**To do:**
• 1. In the article on cumbia classes, why does the writer value the dance socials at Tropical Rhythms? Answer in one to three sentences.
• 2. Answer these questions from the article on cumbia classes:
(a) Where was the party at which the writer heard a cumbia track?
(b) When does Tropical Rhythms hold its parent-kid sessions?
(c) In which city had one Latin Vibes instructor danced professionally?

--- Text under study Enclosed Below ---

The rhythm pulled me in before I even knew what was happening
I was at a friend's backyard party in Loxahatchee Groves last summer when someone cranked up a cumbia track. Within seconds, half the yard was moving — hips swaying, feet shuffling in that signature two-step pattern, hands waving like they were conducting an invisible orchestra. A woman in her sixties was dancing with a teenager. Neither seemed to care about the age gap. The music had erased it.
That's the thing about cumbia. It doesn't ask permission. It just grabs you.
And if you live in or around Loxahatchee Groves, you've got more options to learn this Colombian-rooted dance than you might realize. I spent a few weeks checking out what's actually available — not the polished marketing copy, but the real experience of walking through these doors.
Groves Dance Academy: Where technique meets tradition
This is where the serious students tend to land. Groves Dance Academy runs cumbia classes across multiple levels, and their instructors don't just teach footwork — they explain why the movements exist. One teacher I spoke with traced the cumbia's circular motion back to the shackles worn by enslaved Africans in Colombia. That historical weight gives every step a little more meaning.
The studio itself is spacious. Wide floors, good lighting, mirrors on every wall. If you've ever tried learning choreography in a cramped room with fifteen other people bumping elbows, you'll appreciate the breathing room here.
They offer both group sessions and workshops that focus on specific skills — like mastering the cumbia zapateada footwork or learning to lead and follow without verbal cues. Pricing sits in the mid-range for the area, and they'll let you drop in on a class before committing.
Tropical Rhythms: The social butterfly's paradise
Tropical Rhythms feels less like a school and more like a neighborhood hangout that happens to have incredible instructors. The vibe is warm and unpretentious. I watched a Saturday afternoon class where couples practiced alongside solo dancers, and everyone swapped partners every few minutes. No cliques, no attitude.
What makes this place stand out is their calendar. They host dance socials roughly twice a month — think live DJs, dimmed lights, and a floor full of people actually using what they've learned. It's one thing to nail a cumbia turn in a classroom. It's another to execute it while a real crowd swirls around you and the bass is rattling your ribcage.
Families love it here too. They run parent-kid sessions on Sunday mornings that are chaotic in the best possible way.
Latin Vibes: For those who want to go deep
Latin Vibes attracts a different crowd — people who aren't content with just learning the basics. Their cumbia curriculum is structured almost like a university program. You progress through levels, and each one introduces more complex timing, body isolations, and partner work.
The instructors here have competition backgrounds. One had danced professionally in Medellín before relocating to South Florida, and her classes carry that authentic Colombian flavor that's hard to replicate. She doesn't just demonstrate — she breaks down the feeling behind each movement. "Your hips should respond to the drum, not your brain," she told a class I observed. The room laughed, but everyone's hips loosened up immediately.

--- End of Enclosed Text under study ---
--- Given entries Enclosed Below ---

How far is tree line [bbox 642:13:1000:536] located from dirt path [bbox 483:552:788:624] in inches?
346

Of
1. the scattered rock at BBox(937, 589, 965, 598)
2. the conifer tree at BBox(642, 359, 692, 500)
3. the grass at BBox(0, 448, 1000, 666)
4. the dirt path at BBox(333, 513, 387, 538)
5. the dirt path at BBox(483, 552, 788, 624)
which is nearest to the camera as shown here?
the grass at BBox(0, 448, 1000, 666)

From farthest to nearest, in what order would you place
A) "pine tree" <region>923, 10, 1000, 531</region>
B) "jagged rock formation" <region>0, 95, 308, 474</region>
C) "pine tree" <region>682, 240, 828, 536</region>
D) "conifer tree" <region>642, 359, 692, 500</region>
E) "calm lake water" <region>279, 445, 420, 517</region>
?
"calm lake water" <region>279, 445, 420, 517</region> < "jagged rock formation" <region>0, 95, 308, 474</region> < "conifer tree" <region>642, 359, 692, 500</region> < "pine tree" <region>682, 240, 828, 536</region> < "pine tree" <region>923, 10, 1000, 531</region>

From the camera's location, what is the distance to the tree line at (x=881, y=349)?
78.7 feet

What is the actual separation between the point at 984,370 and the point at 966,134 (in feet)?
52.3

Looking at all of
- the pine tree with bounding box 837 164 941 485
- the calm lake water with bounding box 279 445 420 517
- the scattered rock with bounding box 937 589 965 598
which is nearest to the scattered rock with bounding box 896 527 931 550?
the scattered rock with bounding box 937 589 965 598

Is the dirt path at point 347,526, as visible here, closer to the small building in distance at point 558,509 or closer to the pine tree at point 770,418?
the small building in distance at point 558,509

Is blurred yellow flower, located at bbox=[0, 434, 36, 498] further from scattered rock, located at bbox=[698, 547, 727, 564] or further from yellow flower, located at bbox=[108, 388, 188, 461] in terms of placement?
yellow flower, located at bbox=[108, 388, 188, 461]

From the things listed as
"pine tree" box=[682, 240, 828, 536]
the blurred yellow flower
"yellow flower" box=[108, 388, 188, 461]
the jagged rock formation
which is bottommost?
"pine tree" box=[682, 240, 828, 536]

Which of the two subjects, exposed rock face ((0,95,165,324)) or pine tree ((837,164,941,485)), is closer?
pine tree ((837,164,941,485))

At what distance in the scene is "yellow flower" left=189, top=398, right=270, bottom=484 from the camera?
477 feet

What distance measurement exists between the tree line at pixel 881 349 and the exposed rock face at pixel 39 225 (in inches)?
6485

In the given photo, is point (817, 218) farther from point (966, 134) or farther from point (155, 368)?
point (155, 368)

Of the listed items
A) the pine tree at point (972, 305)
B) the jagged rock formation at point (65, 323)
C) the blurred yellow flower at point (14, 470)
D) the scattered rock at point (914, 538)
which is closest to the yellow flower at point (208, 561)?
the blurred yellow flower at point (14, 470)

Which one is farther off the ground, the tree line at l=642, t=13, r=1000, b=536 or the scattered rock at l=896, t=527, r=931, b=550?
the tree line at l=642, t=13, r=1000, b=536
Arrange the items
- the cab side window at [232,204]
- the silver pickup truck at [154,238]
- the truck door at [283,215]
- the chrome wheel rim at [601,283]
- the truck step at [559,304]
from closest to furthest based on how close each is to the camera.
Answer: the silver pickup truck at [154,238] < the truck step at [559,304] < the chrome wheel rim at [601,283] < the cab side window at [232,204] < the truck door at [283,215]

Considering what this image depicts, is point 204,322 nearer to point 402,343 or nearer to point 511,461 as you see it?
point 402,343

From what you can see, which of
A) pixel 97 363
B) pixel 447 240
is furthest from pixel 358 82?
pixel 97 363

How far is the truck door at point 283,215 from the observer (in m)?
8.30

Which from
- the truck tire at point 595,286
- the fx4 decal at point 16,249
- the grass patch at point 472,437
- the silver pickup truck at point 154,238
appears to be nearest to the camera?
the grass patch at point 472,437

--- End of Enclosed Given entries ---
--- Given entries Enclosed Below ---

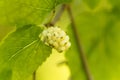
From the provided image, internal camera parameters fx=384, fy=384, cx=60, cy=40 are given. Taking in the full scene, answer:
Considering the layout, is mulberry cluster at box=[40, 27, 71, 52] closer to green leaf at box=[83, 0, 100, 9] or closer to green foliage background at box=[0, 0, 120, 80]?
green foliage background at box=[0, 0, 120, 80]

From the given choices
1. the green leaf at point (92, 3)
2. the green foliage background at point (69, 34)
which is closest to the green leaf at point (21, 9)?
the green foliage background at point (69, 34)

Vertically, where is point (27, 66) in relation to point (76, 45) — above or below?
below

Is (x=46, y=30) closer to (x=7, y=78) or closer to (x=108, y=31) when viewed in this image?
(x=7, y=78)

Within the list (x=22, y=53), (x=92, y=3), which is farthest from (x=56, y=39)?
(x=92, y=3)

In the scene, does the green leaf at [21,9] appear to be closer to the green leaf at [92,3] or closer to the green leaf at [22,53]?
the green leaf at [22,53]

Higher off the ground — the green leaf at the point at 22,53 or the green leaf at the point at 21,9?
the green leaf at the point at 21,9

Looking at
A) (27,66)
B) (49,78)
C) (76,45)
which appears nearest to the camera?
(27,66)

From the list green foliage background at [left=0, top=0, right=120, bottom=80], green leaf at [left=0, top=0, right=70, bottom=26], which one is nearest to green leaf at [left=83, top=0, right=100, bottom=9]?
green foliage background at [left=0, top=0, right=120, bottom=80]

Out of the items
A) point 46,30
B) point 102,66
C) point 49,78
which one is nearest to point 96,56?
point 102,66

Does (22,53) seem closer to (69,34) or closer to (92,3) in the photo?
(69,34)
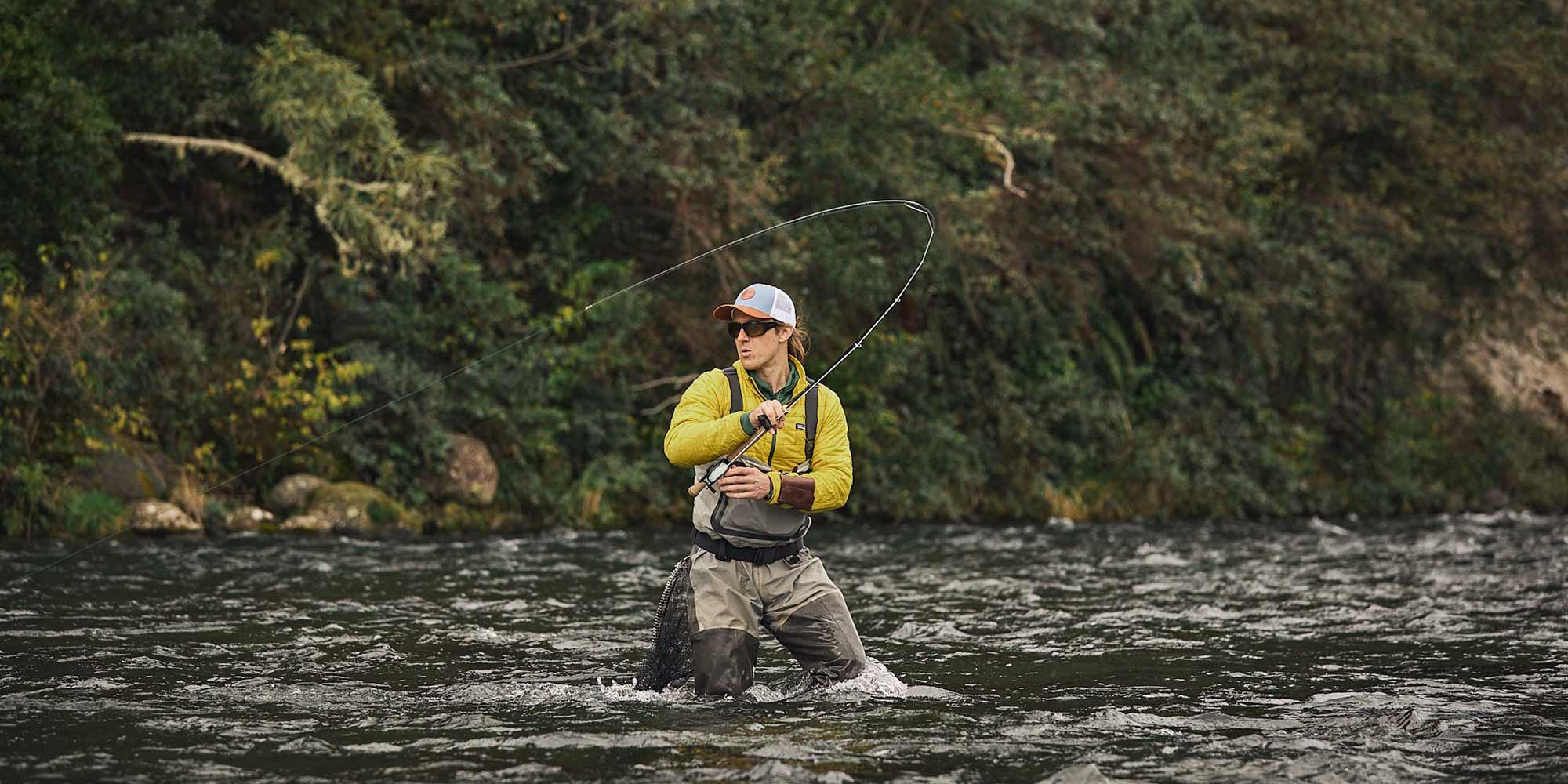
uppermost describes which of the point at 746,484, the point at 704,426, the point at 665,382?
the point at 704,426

--- End of Enclosed Given entries ---

**Answers to the tasks:**
• 1. The socials give people a floor where they can use what they've learned. The article says nailing a cumbia turn in a classroom differs from executing it while a real crowd swirls around you and the bass rattles your ribcage.

• 2.
(a) At a friend's backyard party in Loxahatchee Groves, last summer.
(b) On Sunday mornings.
(c) Medellín.